对门那女人本来还想查实他的身份的; 怕是拐卖儿童的,可是看他又是样貌堂堂的,慈眉善目的; 言辞既有礼貌又恳挚,怎么看都不像坏人,就不再查究下去了,提了几只包子回家里去了。——其实最主要是因为,她管小琪他们家的事情已经管累了,没有心力再管下去了,就放任小方把小孩带走了。
他这头也关上了门,见到小琪背了一只书包出来。
“衣物都收齐了?”
“嗯。”
“来,给哥哥检查一下。”小方将里面的衣物大致翻了一遍,看带没带够。他又朝窗外张了张,转头叫她去拿把伞。
然后,小方又和她把家里的电源电线检查了一遍,该关的都关了,这才带着她下楼去了。
刚到了楼下,轰的一声雷声响动,雨点就砸了下来,楼道入口处的那个檐下雨流如绳。
小方见雨势这样大,就低头问小琪:“不如我们回去等会儿?等雨点小了点再走?”
“大哥哥,直接走吧,或许再等也还是这么下……”
她说这话,给小方的感觉就是,在那个房子里,她一刻都不想多待。
小方和她撑着伞,冒雨前行。
出了小区,拐到街上,招了辆计程车,去高铁站。
等到两个多小时后,小方在他家小店前站着,正摸出钥匙来准备开铁皮门时,那雨势也还是不小。
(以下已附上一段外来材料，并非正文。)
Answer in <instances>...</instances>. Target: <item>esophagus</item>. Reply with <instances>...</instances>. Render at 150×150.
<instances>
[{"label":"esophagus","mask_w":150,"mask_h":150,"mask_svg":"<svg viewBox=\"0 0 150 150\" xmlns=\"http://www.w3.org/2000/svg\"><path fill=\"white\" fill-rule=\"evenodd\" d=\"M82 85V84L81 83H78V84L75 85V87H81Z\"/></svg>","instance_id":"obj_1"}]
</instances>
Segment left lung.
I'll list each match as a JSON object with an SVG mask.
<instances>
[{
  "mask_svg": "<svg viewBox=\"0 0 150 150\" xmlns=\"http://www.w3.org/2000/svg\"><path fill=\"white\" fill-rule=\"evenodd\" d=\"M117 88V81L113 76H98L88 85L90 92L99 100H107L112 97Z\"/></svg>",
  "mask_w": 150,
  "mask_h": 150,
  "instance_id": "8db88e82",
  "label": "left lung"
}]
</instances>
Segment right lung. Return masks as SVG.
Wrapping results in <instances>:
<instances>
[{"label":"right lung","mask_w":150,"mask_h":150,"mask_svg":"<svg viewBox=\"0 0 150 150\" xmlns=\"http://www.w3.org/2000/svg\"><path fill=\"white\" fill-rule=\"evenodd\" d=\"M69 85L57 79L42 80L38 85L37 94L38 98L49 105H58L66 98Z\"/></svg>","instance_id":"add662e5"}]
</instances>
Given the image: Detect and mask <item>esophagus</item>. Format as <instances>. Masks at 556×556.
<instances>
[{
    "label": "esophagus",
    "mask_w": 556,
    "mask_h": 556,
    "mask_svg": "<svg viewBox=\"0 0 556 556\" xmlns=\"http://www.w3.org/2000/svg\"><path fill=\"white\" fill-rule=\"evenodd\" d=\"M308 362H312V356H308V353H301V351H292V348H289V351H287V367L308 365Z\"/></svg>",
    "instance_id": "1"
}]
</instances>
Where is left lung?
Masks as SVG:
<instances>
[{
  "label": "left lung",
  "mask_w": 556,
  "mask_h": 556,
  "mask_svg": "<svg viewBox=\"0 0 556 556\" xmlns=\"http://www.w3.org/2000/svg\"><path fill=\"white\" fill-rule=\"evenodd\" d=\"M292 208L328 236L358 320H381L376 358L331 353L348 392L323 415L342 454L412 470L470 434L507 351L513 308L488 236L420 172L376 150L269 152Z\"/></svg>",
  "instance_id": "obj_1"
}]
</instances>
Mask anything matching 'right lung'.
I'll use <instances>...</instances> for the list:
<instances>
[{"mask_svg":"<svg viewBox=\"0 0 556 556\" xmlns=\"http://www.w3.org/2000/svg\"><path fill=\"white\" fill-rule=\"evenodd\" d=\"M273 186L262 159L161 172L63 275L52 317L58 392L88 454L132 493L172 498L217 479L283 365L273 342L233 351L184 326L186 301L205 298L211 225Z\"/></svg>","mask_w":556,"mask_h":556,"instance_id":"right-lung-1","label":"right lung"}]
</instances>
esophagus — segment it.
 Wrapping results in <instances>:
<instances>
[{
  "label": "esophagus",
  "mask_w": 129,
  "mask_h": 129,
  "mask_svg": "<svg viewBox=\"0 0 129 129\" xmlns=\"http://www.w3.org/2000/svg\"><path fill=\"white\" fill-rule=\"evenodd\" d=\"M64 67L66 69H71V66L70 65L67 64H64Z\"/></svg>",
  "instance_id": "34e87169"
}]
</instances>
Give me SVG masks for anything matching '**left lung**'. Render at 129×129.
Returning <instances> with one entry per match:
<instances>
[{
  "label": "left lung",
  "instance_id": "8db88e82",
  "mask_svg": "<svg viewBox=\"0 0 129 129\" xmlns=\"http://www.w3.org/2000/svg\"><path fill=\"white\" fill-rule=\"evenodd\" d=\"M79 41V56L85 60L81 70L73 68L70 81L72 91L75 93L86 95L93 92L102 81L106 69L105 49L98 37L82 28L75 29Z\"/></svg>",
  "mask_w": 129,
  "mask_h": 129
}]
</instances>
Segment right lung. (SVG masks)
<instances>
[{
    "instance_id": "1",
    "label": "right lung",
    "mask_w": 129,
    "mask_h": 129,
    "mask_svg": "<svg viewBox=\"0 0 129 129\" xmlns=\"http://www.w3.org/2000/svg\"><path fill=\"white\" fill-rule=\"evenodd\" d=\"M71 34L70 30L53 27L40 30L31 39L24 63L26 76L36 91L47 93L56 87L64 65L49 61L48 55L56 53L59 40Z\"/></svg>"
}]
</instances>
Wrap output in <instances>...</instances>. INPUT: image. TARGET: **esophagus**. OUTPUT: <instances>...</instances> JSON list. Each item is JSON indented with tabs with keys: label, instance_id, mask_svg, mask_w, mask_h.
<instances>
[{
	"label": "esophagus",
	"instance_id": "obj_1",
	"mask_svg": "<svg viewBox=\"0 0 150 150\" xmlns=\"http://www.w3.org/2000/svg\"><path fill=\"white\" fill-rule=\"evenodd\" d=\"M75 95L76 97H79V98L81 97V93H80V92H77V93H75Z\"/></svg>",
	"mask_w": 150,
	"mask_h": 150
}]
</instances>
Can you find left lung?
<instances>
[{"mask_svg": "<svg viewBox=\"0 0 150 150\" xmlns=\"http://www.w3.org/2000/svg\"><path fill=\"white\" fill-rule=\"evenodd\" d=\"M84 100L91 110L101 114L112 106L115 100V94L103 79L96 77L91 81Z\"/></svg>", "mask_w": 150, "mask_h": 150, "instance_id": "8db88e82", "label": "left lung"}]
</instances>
——浯城及周边几个城市都在下雨。
他弯着腰,蹲下去开锁,小琪站在他身后,给他撑着伞。
开门进去后,他让小琪坐着,自己则去了另一个小门脸,把狗子抱了回来。那狗一见小琪就摇尾巴,小琪也过来抱它。小方心想,也对,她们之间应该是住一起的。他问:“小琪,这狗被买回你家多长时间了?”小琪说:“买回去一个多月左右,就被她带走了。”“她”指的是她后妈,小方好像也从没听小琪叫过那个女人做“妈妈”。
小琪跟着他吃住了两天。因为家里没睡袋,小琪就在他床上睡,两人各一头,分被子。也只能这么将就了。小方还琢磨着,不如再去买个睡袋回来。毕竟她还要住几天,天天睡一个床上,总归是说不过去的。
老方发信息给小方:“明天是年三十了,你回来?”——自从出了那个女人上门找老方的事情后,老方与小方间的联系好像变少了。
上周末,老方都没来小方这里,上周末恰巧是小琪刚到的头两天;小方也没跟老方提及,他将他妈的继女带回来了。他自己都觉得这事情太过不可思议,他怕他爸听得下巴都惊掉下来。
小方回复:“爸,明天我去你哪里吧。我带一个小姑娘去。”
他爸忽然好奇:“什么小姑娘?终于交女朋友啦?”在浯城,只要是二十四岁及以下的女孩,都可被称为小姑娘。老方突然有点兴奋,还以为儿子终于谈女朋友了。
“不是,她是……”小方将小琪的事情跟他爸报告了一遍。还说这件事也超出了他的预料,他本来只是想上门警告那个女人不要再烦他们的,哪知遇上了小琪,她一个人在那边,日子实在不知道要怎么过。更何况现在是年关,什么事都得等过了这个年再说。
老方想了想,就同意了。但他心里存有隐忧,他有点怕小孩赖着不走,她毕竟也不关他们家什么事,他怕小方心太软,万一看小孩可怜,到时要是不送走,可怎么办,这年头养一个小孩很贵的。
所以他知道这件事后,就一直在心中想着,过了年之后,一定要盯着儿子把小姑娘送走。他觉得就连养那个小狗都挺贵的,老方见这么久了,那个女的也不再联系他了,他就在想,那女的是不是不想再要小狗了,估计转手卖一卖,也就一千来块钱,她又急着不知道要跑路跑到哪里去,就索性连卖也懒得卖了。老方这几天甚至想着,要不要叫小方把小狗给卖掉。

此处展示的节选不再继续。